### Document:
####################

# Individual breeding pens 2013 construction



## Revolution Lofts (Aug 7, 2008)

Hey everyone!

Posting a thread after a really long time because we were moving and my sisters wedding was in the month of June.

Since I moved I can no longer raise all of my pigeons in the comfort of my own backyard. The new yard is considerably smaller and my 24 X 8 loft would be half of the backyard almost 

I'm thinking of building 32 individual breeding pens but only around 24 will be used. What is a good design so that its easy to feed/water all of the pens in a less time consuming manner? Each pen will be 2 foot square with a completely wire front. What feeders and waterers are the best so all the feeding/watering can be done from outside so I don't need to open the doors of the pens (simply carry a jug of feed and water and go along filling them all up?).

Every young bird that is born in these pens will be taken to a flying loft (16 X 8) which will be at my friends house about 2 minutes away in a car.


----------



## raftree3 (Oct 16, 2010)

Welcome back. You can be counted on for grand designs. What in the world would you do with 32 pairs of breeders.


----------



## Revolution Lofts (Aug 7, 2008)

Thanks! I'm only building 32 pens, but I only plan to keep 10-12 pairs of racers and 14-16 pairs of white homers. I'm just building extras in case I ever need them in the future and I want each pen to be identical. 

The plan was to build 4 sets of 8 individual pens each. 4 on the top, 4 on the bottom, raised 2 feet off the ground with 2X4 legs. Each pen is 2 ft X 2 ft X 2 ft. 

Didn't really find anything on Foys I liked for the feeeders/waterers but Global had these that might work:

http://www.globalpigeon.com/product_info.php?products_id=648


----------



## Revolution Lofts (Aug 7, 2008)

####################

### Stored data:
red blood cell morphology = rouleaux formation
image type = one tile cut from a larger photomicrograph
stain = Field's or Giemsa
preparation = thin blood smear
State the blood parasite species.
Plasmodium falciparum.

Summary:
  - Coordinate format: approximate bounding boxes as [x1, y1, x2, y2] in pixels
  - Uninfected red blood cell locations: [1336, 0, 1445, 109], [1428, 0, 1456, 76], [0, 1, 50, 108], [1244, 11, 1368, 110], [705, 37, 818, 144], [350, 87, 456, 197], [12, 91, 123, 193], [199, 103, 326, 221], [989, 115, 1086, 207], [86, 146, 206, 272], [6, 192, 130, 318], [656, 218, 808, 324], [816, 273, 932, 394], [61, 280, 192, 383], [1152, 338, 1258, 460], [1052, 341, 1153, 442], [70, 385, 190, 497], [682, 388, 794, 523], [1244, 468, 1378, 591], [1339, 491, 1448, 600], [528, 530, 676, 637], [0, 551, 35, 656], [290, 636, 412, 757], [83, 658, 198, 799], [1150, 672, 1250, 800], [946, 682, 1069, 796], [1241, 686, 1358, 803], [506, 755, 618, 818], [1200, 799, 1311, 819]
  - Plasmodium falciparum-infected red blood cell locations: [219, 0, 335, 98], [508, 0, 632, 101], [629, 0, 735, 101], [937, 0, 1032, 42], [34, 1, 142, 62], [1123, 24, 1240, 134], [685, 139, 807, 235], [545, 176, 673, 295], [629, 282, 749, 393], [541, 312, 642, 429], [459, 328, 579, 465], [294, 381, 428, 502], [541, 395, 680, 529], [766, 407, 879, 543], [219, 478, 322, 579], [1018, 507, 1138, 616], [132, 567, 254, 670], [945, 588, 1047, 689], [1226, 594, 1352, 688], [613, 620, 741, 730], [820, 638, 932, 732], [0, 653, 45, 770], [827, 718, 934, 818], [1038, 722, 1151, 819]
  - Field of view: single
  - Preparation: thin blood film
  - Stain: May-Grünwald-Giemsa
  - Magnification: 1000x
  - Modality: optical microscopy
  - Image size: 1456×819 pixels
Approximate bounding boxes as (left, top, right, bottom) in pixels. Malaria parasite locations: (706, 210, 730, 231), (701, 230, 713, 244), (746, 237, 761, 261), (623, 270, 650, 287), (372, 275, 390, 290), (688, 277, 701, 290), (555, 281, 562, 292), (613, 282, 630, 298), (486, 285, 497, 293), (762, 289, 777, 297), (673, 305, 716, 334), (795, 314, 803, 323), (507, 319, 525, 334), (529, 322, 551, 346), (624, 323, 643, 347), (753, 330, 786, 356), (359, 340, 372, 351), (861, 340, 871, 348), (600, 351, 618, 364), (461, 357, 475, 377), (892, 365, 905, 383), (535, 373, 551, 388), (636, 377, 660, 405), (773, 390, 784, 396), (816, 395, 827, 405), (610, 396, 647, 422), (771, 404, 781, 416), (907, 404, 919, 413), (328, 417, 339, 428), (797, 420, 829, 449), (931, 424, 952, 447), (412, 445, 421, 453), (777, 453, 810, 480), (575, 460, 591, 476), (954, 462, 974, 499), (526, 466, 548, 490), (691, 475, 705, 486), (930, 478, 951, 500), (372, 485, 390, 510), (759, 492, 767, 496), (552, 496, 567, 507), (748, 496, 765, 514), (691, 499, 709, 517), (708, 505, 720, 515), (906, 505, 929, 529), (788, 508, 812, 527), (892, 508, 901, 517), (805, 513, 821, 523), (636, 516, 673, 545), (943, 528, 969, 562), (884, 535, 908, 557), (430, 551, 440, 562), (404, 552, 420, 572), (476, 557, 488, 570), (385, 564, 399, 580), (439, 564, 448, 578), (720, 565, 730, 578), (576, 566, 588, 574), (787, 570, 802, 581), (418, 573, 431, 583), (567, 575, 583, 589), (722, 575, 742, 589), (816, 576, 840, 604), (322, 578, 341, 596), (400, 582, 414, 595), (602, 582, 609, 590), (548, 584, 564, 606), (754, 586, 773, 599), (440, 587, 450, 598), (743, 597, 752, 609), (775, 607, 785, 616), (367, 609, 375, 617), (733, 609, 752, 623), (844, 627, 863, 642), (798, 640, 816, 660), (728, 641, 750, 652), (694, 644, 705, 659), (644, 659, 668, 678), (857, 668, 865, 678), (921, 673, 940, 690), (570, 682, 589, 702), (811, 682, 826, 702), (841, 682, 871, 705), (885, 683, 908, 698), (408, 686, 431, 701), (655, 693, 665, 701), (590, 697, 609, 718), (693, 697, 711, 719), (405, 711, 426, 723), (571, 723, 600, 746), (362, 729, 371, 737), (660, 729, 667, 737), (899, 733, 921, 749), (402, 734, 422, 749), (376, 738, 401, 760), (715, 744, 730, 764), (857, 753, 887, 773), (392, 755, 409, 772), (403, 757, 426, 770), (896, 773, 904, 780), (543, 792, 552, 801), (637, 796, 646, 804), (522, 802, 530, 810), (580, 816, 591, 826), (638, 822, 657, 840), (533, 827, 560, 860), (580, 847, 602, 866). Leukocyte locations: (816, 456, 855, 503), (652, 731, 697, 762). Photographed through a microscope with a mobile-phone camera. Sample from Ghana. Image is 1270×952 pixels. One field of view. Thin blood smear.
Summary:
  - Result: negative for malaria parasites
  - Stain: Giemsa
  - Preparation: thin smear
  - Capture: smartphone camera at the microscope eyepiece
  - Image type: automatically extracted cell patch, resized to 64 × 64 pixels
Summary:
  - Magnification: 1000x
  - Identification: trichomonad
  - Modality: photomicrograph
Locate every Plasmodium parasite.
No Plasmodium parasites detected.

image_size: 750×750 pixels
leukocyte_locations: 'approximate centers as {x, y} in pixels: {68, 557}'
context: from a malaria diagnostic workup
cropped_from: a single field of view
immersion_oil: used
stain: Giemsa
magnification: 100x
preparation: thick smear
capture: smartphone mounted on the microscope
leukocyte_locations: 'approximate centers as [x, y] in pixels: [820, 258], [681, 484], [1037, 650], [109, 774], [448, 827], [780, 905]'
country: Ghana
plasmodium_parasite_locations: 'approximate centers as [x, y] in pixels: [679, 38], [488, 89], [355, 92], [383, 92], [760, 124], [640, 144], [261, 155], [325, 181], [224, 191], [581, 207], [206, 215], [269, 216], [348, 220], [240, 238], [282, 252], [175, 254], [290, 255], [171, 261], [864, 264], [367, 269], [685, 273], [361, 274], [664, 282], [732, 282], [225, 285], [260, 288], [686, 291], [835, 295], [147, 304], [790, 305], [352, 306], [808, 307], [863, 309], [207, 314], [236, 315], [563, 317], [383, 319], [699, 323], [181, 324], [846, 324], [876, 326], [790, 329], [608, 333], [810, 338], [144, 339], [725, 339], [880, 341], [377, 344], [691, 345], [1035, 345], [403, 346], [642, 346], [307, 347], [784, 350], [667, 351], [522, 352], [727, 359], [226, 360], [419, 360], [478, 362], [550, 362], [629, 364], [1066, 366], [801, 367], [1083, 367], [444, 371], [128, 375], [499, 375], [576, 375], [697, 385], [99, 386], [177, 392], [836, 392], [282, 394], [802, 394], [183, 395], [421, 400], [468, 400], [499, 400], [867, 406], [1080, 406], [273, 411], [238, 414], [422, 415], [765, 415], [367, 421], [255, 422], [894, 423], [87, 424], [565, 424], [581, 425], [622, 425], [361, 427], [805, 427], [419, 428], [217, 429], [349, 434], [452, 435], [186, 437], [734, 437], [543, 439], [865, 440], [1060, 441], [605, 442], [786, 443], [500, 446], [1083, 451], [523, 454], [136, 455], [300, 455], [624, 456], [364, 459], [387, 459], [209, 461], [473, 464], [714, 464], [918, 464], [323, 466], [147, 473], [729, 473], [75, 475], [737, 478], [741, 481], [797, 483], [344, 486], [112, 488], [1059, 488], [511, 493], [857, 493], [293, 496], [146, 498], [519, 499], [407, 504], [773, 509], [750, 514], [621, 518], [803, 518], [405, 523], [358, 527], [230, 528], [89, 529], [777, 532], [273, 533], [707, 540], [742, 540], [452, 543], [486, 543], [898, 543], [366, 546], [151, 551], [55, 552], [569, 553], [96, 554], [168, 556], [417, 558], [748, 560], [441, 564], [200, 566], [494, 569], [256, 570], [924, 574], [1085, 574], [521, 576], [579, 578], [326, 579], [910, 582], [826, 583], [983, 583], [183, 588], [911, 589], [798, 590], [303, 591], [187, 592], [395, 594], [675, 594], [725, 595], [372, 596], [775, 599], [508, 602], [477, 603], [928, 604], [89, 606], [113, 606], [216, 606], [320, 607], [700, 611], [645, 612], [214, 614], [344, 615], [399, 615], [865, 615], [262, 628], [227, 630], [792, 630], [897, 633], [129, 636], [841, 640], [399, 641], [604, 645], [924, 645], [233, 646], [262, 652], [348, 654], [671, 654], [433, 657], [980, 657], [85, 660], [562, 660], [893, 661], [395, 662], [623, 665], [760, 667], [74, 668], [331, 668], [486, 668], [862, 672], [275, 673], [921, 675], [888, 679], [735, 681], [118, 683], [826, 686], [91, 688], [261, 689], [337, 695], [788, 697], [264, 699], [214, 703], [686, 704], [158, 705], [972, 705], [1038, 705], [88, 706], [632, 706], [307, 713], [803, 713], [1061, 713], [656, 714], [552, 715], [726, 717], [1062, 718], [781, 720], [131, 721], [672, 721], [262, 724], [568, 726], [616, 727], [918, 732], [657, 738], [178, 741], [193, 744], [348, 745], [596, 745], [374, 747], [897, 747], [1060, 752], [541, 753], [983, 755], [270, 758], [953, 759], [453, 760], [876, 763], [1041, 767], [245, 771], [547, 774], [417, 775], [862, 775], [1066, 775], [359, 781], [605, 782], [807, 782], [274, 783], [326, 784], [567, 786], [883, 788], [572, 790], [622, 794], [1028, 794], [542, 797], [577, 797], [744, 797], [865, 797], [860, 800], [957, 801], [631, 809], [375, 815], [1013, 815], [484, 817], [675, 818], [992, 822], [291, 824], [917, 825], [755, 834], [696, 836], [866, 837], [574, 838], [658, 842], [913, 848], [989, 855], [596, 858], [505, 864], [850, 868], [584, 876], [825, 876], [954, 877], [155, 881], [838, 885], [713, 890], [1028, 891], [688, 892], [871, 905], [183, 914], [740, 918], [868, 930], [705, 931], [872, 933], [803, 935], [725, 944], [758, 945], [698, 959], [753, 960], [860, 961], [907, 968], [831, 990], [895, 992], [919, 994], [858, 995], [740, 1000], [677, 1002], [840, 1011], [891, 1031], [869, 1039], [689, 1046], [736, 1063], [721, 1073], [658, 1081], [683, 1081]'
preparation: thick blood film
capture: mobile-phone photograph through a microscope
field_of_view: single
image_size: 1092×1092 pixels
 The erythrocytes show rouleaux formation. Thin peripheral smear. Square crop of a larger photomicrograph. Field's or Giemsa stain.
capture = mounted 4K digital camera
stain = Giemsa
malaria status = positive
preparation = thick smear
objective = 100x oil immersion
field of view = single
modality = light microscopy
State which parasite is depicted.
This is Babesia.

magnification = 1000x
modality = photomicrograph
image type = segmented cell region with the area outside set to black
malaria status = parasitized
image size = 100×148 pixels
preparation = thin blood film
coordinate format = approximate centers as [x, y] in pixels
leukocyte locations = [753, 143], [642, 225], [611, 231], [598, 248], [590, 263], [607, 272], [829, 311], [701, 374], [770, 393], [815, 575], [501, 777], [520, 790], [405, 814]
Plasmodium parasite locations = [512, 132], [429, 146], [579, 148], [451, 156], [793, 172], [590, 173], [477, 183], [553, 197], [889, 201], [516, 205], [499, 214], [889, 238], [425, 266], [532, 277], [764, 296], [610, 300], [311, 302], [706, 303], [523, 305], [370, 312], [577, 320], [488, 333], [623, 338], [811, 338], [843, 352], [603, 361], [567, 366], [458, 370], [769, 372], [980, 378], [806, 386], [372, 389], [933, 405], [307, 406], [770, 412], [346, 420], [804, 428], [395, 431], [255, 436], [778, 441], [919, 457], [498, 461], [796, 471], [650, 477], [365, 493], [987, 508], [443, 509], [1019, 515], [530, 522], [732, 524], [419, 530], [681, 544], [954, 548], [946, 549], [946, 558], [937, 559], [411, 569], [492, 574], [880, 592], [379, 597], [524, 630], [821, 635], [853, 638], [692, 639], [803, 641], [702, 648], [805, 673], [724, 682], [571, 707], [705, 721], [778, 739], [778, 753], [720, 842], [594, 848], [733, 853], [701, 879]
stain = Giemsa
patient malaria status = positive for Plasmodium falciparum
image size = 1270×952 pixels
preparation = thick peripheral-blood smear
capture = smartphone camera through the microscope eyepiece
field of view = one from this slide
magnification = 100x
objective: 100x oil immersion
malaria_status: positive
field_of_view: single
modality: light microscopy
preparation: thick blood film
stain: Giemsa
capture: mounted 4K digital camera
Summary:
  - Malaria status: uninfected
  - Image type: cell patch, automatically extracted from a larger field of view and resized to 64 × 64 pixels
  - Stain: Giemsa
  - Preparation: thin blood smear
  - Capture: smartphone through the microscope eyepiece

####################

### To be done:
[a] In the pigeon breeding pens thread, what size will each pen be?
[b] Carry on the pigeon breeding pens thread from the point where it stops.

### Responses for each task:
[a] 2 ft × 2 ft × 2 ft

[b]
Another thing would be using rabbit J feeders for the feed but I'm not sure what I could use for water since I think J feeders have that mesh on the bottom (water would just fall through)


----------



## ceee0237 (Sep 2, 2009)

http://youtu.be/6vclED2QTNg


----------



## Revolution Lofts (Aug 7, 2008)

ceee0237 said:


> http://youtu.be/6vclED2QTNg


Are those your individual pens?


----------



## Crazy Pete (Nov 13, 2008)

http://www.skylakesions.com/New Loft/new_page_2.htm

Scroll down till you see the water, it's just plastic rain gutter.
Dace


----------



## ceee0237 (Sep 2, 2009)

Revolution Lofts said:


> Are those your individual pens?


Yea, I keep it inside in the garage so breeding in winter its easier and for feed & water I'm using "D" cups from petco.

http://m.petco.com/product/6386/Petco-Plastic-Bird-Cage-Cups.aspx


----------



## Revolution Lofts (Aug 7, 2008)

What does everyone think of gutter for the water and J feeders for the seed?


----------



## Rod Hultquist (Aug 23, 2009)

I have seen the waters amde from PVC pipe and I've seen long feeeding throughs made from gutter material. Don't see why you couldn't make waters from gutter material as well.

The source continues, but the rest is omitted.